Stimulants increase wakefulness, vigilance, and performance. They are thought to alter midbrain dopaminergic activity, but the precise mechanism of action is unknown. Interpatient variability in the dosage required to alleviate excessive daytime sleepiness (EDS) is considerable and unpredictable. In some patients, daytime sleepiness is completely relieved with methylphenidate 5 mg/day; in others, higher dosages are required. Initiate treatment at low dosages, and individualize therapy as appropriate.
Clinical Context: Sodium oxybate (Xyrem)
Sodium oxybate, also known as gamma hydroxybutyrate (GHB), is a CNS depressant used to treat patients with EDS and cataplexy. The onset of therapeutic effects is often delayed. The precise mechanism by which sodium oxybate produces an effect on cataplexy is unknown.
Because of sodium oxybate's history of abuse as a recreational drug, the FDA approved it as a Schedule III Controlled Substance. A limited distribution program that includes physician education, patient education, a patient and physician registry, and detailed patient surveillance has been established. Under this program, prescribers and patients will be able to obtain the product only through the Xyrem Success Program and only from a single centralized pharmacy (1-866-997-3688). Sodium oxybate is available as an oral solution (500 mg/mL).

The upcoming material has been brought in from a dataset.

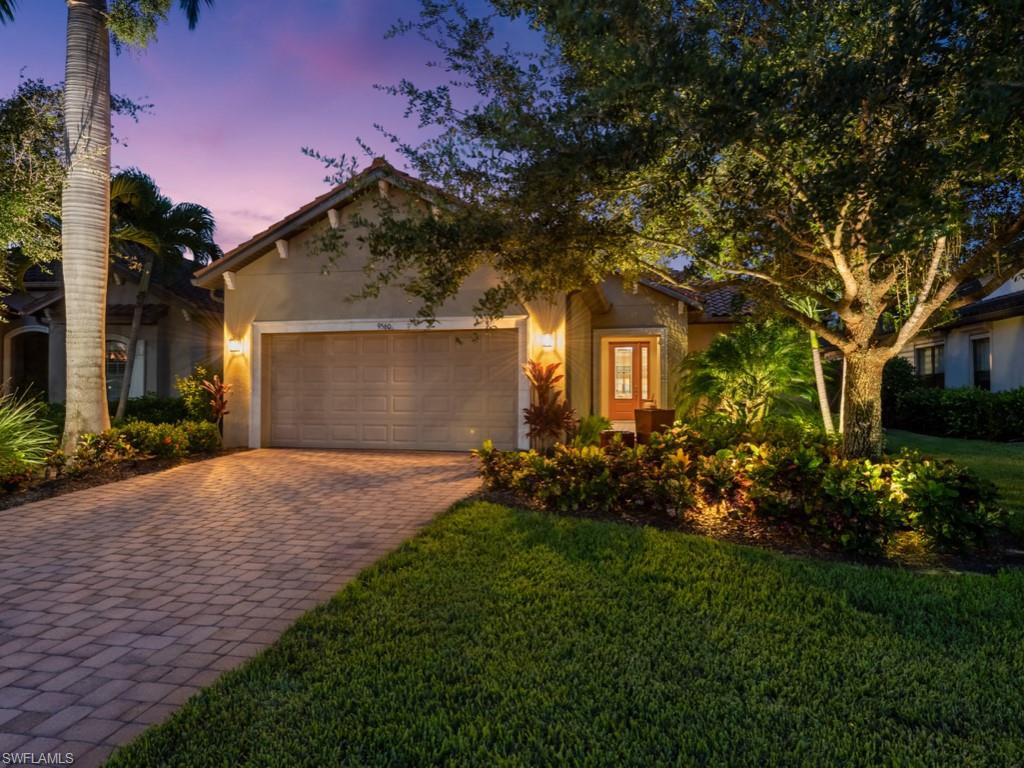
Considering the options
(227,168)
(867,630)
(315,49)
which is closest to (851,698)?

Cataplexy in patients with narcolepsy can be treated with the CNS depressant sodium oxybate. Other agents that are used off-label for cataplexy are tricyclic antidepressants (TCAs; eg, clomipramine, desipramine, and imipramine), selective serotonin reuptake inhibitors (SSRIs; eg, fluoxetine, paroxetine, and sertraline), and serotonin-norepinephrine reuptake inhibitors (SNRIs; eg, venlafaxine and duloxetine). The strongest evidence is for clomipramine, fluoxetine, and sodium oxybate.